Member of the Chamber of Deputies
- In office 15 May 1957 – 15 May 1961
- Constituency: 22nd Departmental Grouping

Personal details
- Born: 27 September 1907 Los Ángeles, Chile
- Died: 3 February 1982 (aged 74) Santiago, Chile
- Party: Communist Party of Chile
- Spouse: Albertina Calderara
- Children: Two
- Parent(s): Enrique Moreno Olea Clotilde Lajaña Rodríguez
- Occupation: Physician, politician

= Adolfo Moreno Lajaña =

Chilean physician and politician

Adolfo Moreno Lajaña (27 September 1907 – 3 February 1982) was a Chilean physician and politician affiliated successively to the Communist Party of Chile.

He served as Deputy of the Republic for the 22nd Departmental Grouping – Valdivia, La Unión, and Río Bueno – during the legislative period 1957–1961.

==Biography==
He was born in Los Ángeles on 27 September 1907, the son of Enrique Moreno Olea and Clotilde Lajaña Rodríguez.
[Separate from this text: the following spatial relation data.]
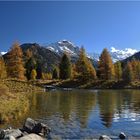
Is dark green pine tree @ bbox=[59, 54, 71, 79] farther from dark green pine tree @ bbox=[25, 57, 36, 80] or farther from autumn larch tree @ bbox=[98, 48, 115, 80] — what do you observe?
dark green pine tree @ bbox=[25, 57, 36, 80]

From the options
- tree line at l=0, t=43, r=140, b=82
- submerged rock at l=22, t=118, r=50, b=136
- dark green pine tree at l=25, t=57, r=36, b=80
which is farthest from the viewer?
dark green pine tree at l=25, t=57, r=36, b=80

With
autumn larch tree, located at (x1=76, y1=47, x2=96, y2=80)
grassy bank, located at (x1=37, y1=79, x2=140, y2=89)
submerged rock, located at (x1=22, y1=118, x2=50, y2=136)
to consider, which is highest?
autumn larch tree, located at (x1=76, y1=47, x2=96, y2=80)

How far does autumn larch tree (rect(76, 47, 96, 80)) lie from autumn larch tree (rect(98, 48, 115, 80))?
11.3ft

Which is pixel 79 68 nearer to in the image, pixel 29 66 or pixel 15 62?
pixel 15 62

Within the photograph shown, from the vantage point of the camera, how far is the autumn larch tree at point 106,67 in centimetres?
11994

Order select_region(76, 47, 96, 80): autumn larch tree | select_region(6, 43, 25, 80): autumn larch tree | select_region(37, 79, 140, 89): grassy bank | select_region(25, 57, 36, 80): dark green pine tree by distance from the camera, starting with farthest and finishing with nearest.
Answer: select_region(25, 57, 36, 80): dark green pine tree, select_region(76, 47, 96, 80): autumn larch tree, select_region(37, 79, 140, 89): grassy bank, select_region(6, 43, 25, 80): autumn larch tree

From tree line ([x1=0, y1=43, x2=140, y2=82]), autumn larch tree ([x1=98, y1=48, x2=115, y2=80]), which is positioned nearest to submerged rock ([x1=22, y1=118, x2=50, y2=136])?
tree line ([x1=0, y1=43, x2=140, y2=82])

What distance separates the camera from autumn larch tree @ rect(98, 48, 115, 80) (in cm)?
11994

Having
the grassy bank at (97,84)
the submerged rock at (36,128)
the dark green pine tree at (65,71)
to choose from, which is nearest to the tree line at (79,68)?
the dark green pine tree at (65,71)

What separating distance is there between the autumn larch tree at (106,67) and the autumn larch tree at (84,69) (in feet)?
11.3

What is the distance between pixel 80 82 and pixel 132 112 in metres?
76.2

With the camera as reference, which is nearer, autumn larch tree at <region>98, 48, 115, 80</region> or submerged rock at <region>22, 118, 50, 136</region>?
submerged rock at <region>22, 118, 50, 136</region>

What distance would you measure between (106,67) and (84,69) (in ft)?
27.7

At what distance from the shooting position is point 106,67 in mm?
120688
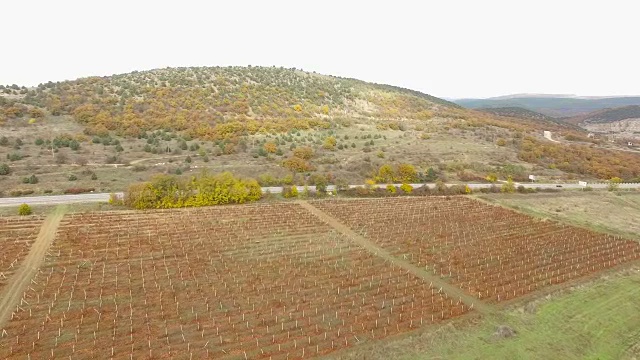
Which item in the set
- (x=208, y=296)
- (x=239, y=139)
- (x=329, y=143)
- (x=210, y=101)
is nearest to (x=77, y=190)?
(x=208, y=296)

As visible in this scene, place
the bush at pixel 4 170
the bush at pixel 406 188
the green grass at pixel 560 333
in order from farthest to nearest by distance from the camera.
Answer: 1. the bush at pixel 406 188
2. the bush at pixel 4 170
3. the green grass at pixel 560 333

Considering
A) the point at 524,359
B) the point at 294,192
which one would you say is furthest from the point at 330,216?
the point at 524,359

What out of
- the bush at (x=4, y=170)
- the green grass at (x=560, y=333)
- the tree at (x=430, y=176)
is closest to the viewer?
the green grass at (x=560, y=333)

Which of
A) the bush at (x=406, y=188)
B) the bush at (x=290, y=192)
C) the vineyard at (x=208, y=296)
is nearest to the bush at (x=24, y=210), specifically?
the vineyard at (x=208, y=296)

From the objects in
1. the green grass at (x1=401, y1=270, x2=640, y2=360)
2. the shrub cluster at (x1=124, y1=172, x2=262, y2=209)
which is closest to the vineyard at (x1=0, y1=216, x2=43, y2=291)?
the shrub cluster at (x1=124, y1=172, x2=262, y2=209)

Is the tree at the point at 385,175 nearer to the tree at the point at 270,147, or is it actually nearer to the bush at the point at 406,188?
the bush at the point at 406,188

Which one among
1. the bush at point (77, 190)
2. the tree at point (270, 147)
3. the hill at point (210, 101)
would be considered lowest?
the bush at point (77, 190)
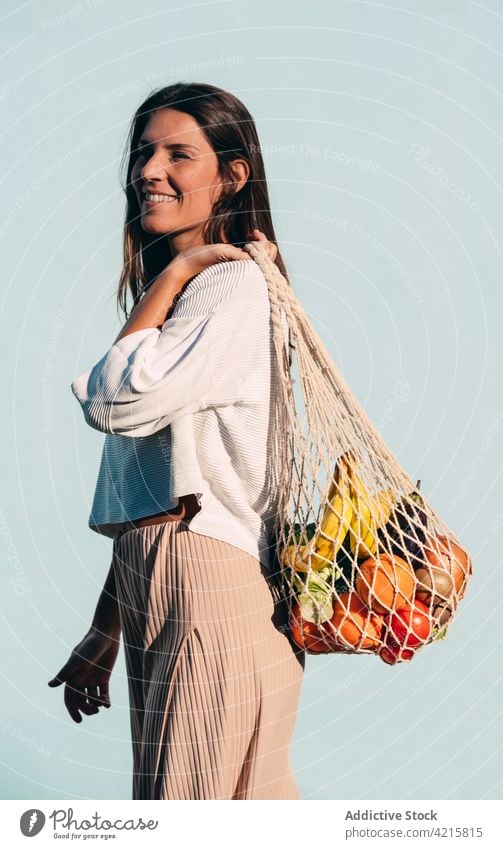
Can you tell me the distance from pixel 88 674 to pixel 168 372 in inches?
45.0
He married Albertina Calderara Subiabre in Valdivia on 9 May 1940, and they had two daughters.

He completed his primary studies at the Dominican Fathers’ School of Recoleta in Santiago and later entered the University of Chile Faculty of Medicine, earning his degree as a surgeon in 1937. Between 1944 and 1945, he pursued postgraduate studies at the Harvard Medical School through a government scholarship.

Moreno Lajaña practiced medicine in Valdivia at the Hospital San Juan de Dios from 1938 to 1957. After relocating to Santiago, he worked at Hospital San José between 1962 and 1982.

He was also a councilman (regidor) of the Municipality of Valdivia, where a street now bears his name: “Regidor Adolfo Moreno Lajaña.”

==Parliamentary career==
He was elected Deputy for the 22nd Departmental Grouping “Valdivia, La Unión, and Río Bueno” for the legislative period 1957–1961, representing the Labor Party. During his term he served on the Permanent Commission of Public Education. Later, he joined the Communist Party of Chile.

His political activity reflected his close ties to international socialist movements. He received invitations to visit the People's Republic of China, the Soviet Union (USSR) through the Society of Friendship, the German Democratic Republic, and Cuba.

Adolfo Moreno Lajaña died in Santiago on 3 February 1982.